AIM » Pull out every line of the items below that contains the word "seat", and copy each one. Case counts when matching.

PROVIDED INFORMATION »
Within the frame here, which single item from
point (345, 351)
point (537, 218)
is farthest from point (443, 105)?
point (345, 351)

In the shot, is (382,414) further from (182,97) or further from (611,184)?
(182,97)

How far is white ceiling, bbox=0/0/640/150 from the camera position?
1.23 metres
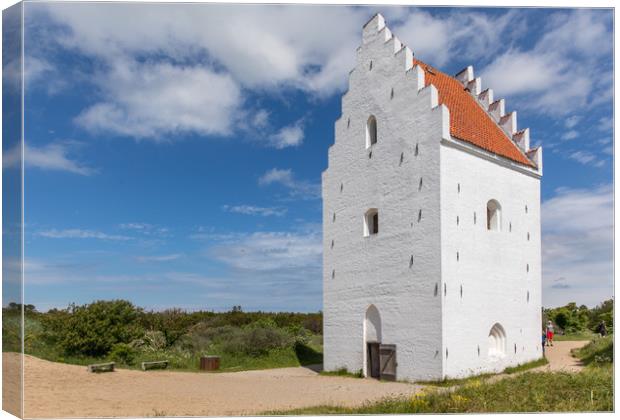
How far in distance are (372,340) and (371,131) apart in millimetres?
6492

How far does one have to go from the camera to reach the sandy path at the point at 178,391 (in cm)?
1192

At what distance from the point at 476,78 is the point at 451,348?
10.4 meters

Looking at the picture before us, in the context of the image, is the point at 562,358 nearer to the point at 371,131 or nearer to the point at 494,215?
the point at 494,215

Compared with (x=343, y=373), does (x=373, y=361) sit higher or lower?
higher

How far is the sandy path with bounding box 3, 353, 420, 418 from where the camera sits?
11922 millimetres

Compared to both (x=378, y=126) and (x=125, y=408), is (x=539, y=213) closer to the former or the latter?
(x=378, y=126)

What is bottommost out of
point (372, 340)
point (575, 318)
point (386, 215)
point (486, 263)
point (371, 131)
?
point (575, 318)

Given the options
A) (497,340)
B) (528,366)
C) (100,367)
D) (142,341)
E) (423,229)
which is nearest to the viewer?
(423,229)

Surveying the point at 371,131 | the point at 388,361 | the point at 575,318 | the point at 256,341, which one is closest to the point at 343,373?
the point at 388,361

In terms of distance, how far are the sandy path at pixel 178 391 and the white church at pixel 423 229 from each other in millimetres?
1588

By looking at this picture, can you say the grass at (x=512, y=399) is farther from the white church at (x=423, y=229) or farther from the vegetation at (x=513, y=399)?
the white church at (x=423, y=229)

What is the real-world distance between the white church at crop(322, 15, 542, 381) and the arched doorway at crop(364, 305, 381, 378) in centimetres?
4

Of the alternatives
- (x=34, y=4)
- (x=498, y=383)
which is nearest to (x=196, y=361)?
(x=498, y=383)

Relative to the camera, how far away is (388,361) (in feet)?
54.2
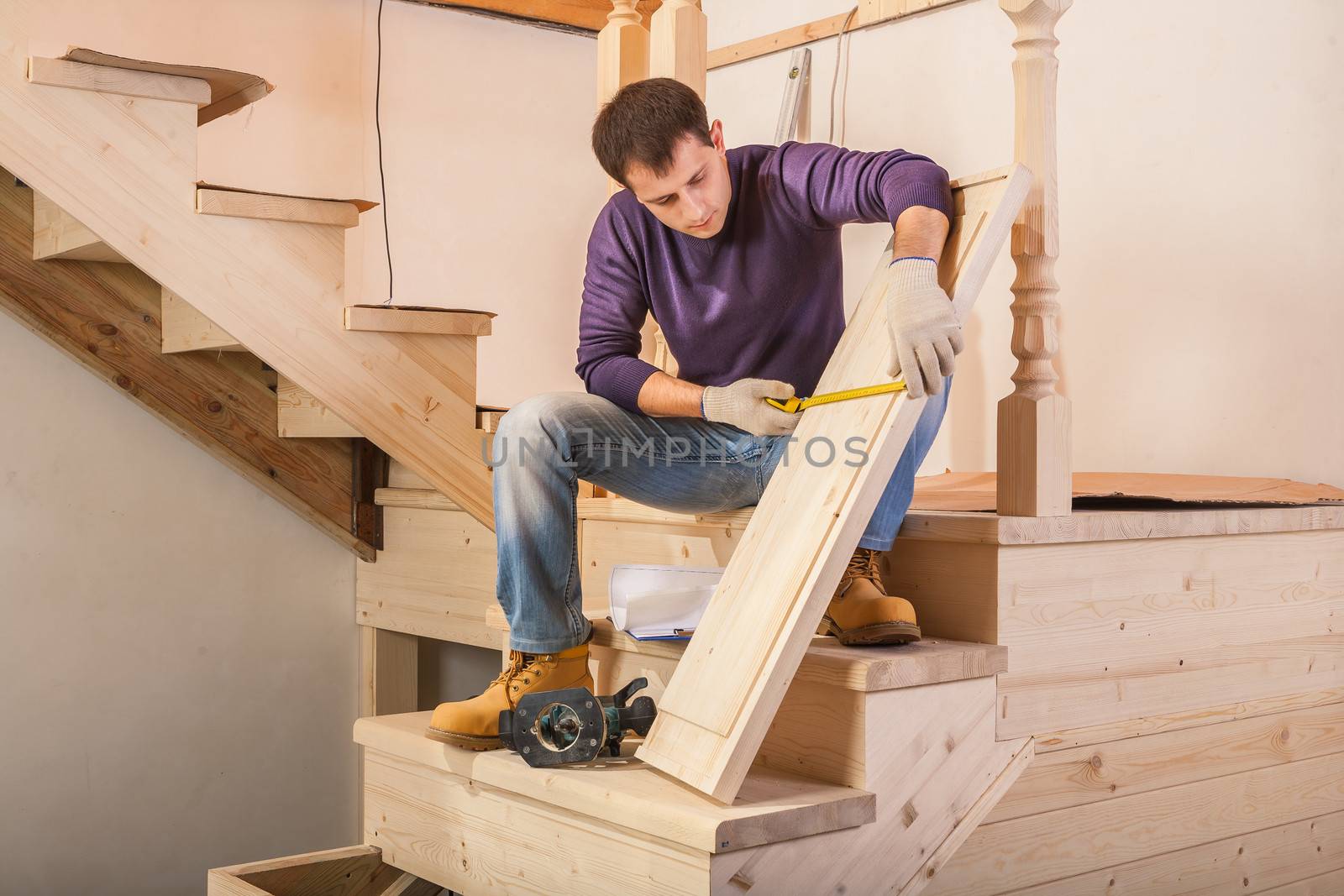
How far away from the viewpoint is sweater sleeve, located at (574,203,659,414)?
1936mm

* * *

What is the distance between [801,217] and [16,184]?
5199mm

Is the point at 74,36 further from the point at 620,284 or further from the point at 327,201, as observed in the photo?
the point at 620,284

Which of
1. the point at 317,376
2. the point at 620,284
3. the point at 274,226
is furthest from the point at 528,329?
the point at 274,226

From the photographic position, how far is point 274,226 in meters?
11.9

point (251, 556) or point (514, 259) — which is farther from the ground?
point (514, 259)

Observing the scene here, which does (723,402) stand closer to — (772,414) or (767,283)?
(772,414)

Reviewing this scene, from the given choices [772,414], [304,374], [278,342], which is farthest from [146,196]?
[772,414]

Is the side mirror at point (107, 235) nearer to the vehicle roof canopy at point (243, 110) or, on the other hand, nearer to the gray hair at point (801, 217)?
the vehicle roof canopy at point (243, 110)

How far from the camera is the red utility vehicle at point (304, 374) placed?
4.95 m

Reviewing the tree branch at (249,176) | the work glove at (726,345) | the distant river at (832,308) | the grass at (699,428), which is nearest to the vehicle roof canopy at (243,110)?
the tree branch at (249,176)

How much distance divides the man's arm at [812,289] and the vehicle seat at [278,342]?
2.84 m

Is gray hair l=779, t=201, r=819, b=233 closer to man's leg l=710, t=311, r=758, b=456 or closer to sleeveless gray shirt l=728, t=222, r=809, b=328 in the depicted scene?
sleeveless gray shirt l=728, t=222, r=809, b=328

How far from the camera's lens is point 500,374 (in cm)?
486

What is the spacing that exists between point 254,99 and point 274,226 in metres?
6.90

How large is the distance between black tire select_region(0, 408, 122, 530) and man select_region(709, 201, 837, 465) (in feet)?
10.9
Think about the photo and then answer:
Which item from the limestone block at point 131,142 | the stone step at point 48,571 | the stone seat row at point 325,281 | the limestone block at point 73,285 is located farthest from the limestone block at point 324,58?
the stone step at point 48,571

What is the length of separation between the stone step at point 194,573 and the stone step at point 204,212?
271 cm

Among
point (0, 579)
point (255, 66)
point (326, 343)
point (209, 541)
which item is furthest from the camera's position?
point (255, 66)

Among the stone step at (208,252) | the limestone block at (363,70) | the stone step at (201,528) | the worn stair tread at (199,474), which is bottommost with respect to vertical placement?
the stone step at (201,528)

SOLUTION TO THE PROBLEM »
How much distance divides the man's arm at [812,289] and the vehicle seat at [278,342]?
Which item from the limestone block at point 131,142 | the stone step at point 48,571 | the stone seat row at point 325,281 | the limestone block at point 73,285 is located farthest from the limestone block at point 324,58?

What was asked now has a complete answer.